Saudi Arabia does not border Israel, but I don't know how to edit the table so I'm not going to fix it.

Fixed --Tagishsimon (talk) 19:39, 11 December 2007 (UTC)

Morocco / Western Sahara

There's an issue with the Morocco entry, I think. It borders Western Sahara, Algeria & Spain (if Spain still has a couple of towns on the African continent). If it "owns" Western Sahara, it cannot border it, but it would then border with Mauritania. We give it a score of 4.

Algeria is noted as bordering with Western Sahara. Mauritania is noted as bordering Morocco, based on Morocco's occupation of WS. Something else to sort out. --Tagishsimon (talk) 19:39, 11 December 2007 (UTC)

Sorted. The list now accedes to Morocco's annexation of Western Sahara, but mentions each instance of the occupation in the lines for Algeria, Mauritania and Morocco. --Tagishsimon (talk) 03:56, 12 December 2007 (UTC)

Croatian neighbours

Croatia has 6 neighbours, instead of 5 as it is in the article. Montenegro is missing.
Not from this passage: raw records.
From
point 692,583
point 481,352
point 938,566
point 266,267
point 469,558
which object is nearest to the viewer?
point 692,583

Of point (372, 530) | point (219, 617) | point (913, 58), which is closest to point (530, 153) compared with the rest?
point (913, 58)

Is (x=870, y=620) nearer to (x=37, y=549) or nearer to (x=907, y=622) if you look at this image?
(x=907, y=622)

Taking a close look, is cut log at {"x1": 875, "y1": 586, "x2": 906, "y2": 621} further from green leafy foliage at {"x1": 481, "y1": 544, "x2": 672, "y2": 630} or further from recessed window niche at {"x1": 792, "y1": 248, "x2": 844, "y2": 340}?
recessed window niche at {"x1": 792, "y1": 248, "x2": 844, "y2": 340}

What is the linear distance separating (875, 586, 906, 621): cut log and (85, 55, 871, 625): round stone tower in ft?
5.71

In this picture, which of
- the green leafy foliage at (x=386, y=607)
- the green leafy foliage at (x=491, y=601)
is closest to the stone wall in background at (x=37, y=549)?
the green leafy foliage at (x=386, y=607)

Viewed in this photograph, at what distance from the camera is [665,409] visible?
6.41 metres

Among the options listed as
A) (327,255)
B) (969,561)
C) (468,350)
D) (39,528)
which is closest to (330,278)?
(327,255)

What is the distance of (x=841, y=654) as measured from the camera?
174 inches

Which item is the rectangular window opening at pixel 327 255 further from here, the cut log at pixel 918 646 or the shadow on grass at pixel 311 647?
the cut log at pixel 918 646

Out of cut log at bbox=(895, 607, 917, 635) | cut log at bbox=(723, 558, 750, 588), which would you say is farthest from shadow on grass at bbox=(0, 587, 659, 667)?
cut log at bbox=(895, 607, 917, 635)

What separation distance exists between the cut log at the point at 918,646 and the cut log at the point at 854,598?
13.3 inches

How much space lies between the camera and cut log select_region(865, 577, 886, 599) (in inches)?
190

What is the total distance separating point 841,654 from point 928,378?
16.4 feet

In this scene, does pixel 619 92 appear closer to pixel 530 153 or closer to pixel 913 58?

MR.CRO95 (talk) 20:37, 19 June 2008 (UTC)

France

are St. pierre and miquelon, and new caledonia taken into acount, when totaling neigbours. —Preceding unsigned comment added by 70.53.37.241 (talk) 13:27, 21 June 2008 (UTC)

If we want to get cute we could say that France borders the U.S. at Normandy American Cemetery and Memorial. ☆ CieloEstrellado 08:29, 2 August 2008 (UTC)

Saint Pierre and Miquelon does not have a land border with any other country. Same for New Caledonia. --Mathew5000 (talk) 23:58, 8 August 2008 (UTC)


Guantanamo Bay

Cuba is currently listed as bordering one country (the USA) and the USA as bordering three countries. These should be changed to 0 and 2 respectively. The USA has military bases in various countries around the world, and the boundaries of the military base are not considered a "border". --Mathew5000 (talk) 00:04, 9 August 2008 (UTC)

I agree. Guantanamo Bay Naval Base is a leased Cuban territory, not a USA territory. Luis wiki (talk) 13:16, 9 August 2008 (UTC)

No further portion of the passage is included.